Unicorn moments
A lady and a unicorn surfaced in the memory. Sitting on a bench and looking at a lady and a unicorn. Where had it been? Nothing associated with it could be remembered. Only a Google search could identify its location: the Musée national du Moyen Âge in Paris. Sitting on the bench must have been a year ago. But if there were no Google, what would happen to such memories?
There are days odder than encounters with ladies and unicorns. Days that were sometimes so odd that in retrospect they did not happen. The mind rationalises; things were not as they are remembered, or they did not take place at all.
In the memory the place was reached by flying to Manila, then flying to Zamboanga, and then getting a jeep to the town, a journey of maybe five hours. The next day an early start for a motor cycle ride into the mountains to visit miners. The riders complain at the size of Europeans; usually the bikes will carry five, with us, only four. My companion is on the other bike. The shirt of the man behind him flaps in the wind, a large automatic handgun is attached to his belt.

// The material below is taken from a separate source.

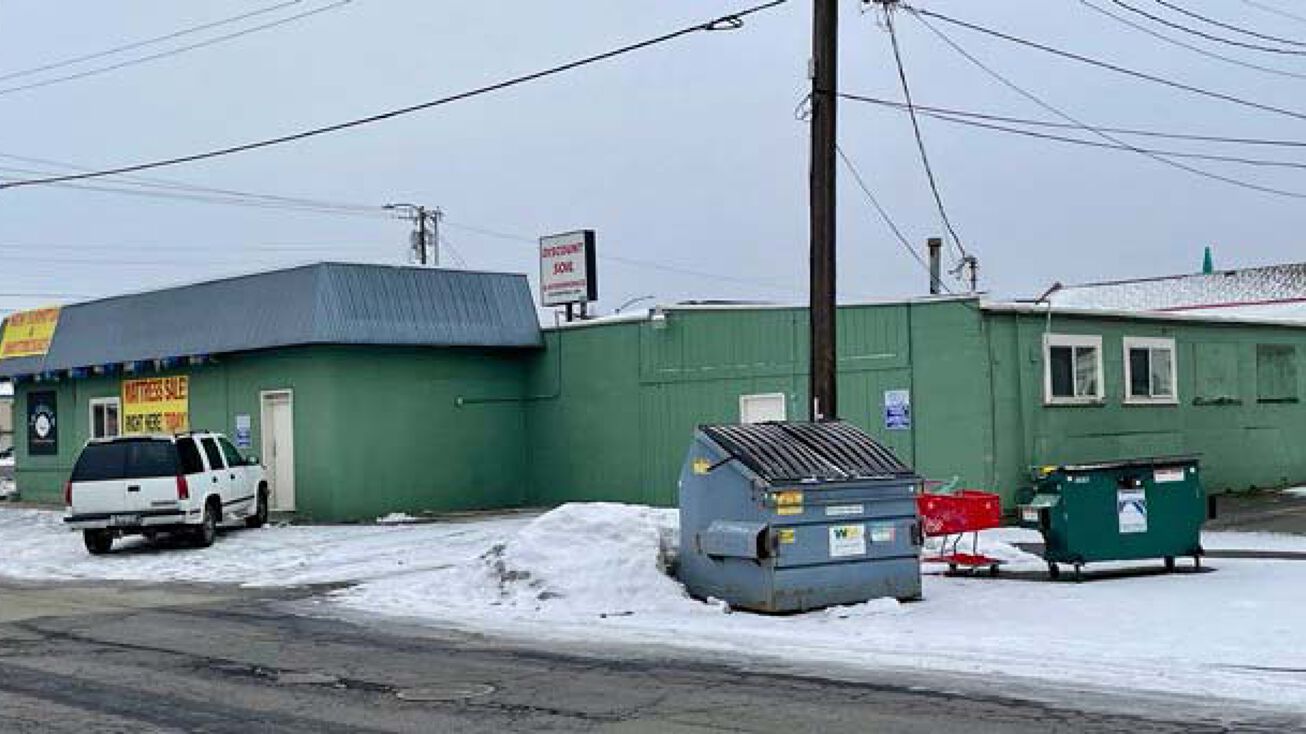 Retail Property Portfolio for Sale in Spokane, WA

We stop at a village for coffee. My companion is followed everywhere by the man with the handgun. He walks up to me in the market, “Ian, you’re being followed”.
“What?”
“The man behind you on the motor bike. He is following your every step”.

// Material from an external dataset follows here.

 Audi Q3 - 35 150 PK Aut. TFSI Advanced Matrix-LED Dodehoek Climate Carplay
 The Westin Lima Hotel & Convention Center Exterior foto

“I think we’re both being followed”.
There is an exchange of words. They are plain clothes police officers. They are to protect us for the day. We are served coffee in a house. A poster of the Irish boyband Westlife is on the wall.
“They are from Ireland”, we say.
Our host looks discomfited. “No, they are from America – like The Bee Gees”. To argue seems futile.

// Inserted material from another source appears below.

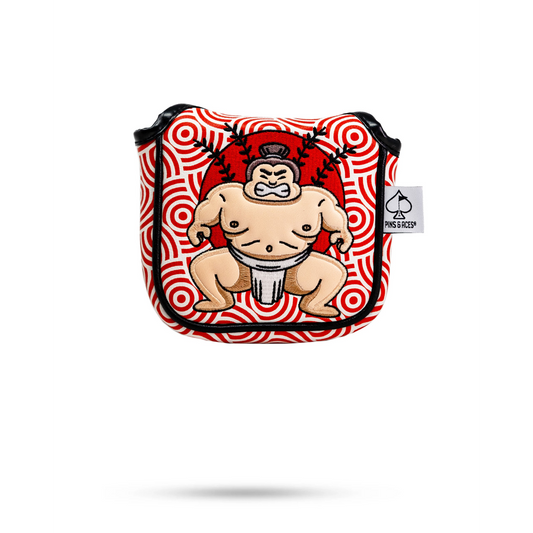 SUMO - MALLET PUTTER COVER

We are transferred to a jeep. Further up the road there are soldiers.
“A checkpoint?”
“No, this is your escort”.
The danger of kidnapping is taken with the utmost seriousness. The terrorists in the area are of the Islamic fundamentalist variety.
Lunch is taken in a family home. Halfway through the meal, in an area where English is at best a third language, the realisation strikes that the words of “All things bright and beautiful” are written on a strip of paper hanging on the wall. The likelihood of the work of a 19th Irish hymn writer being on a wall in this distant corner of the Philippines was so remote that verification was needed. “Roger, what does it say on the wall?”
In the years that followed, the experience was thinned to the point where it must have been imaginary; perhaps the mountains had evoked thoughts of Mrs Alexander. Perhaps a local equivalent of the hymn had been written. Perhaps there had been no lunch and no little girl had been made to read out the words.
Years later, a photograph appeared. It did happen.
Tom Stoppard’s character Guildenstern reflects on the tendency to rationalise away the unexpected:
A man breaking his journey between one place and another at a third place of no name, character, population or significance, sees a unicorn cross his path and disappear. That in itself is startling, but there are precedents for mystical encounters of various kinds, or to be less extreme, a choice of persuasions to put it down to fancy; until – “My God,” says the second man, “I must be dreaming, I thought I saw a unicorn.” At which point, a dimension is added that makes the experience as alarming as it will ever be. A third witness, you understand, adds no further dimension but only spreads it thinner, and a fourth thinner still, and the more witnesses there are, the thinner it gets and the more reasonable it becomes until it is as thin as reality, the name we give to the common experience… “Look, look” recites the crowd. “A horse with an arrow in its forehead! It must have been mistaken for a deer.”
Seeing a unicorn would have rounded off the day nicely. Seeing a lady with a unicorn would have been even better.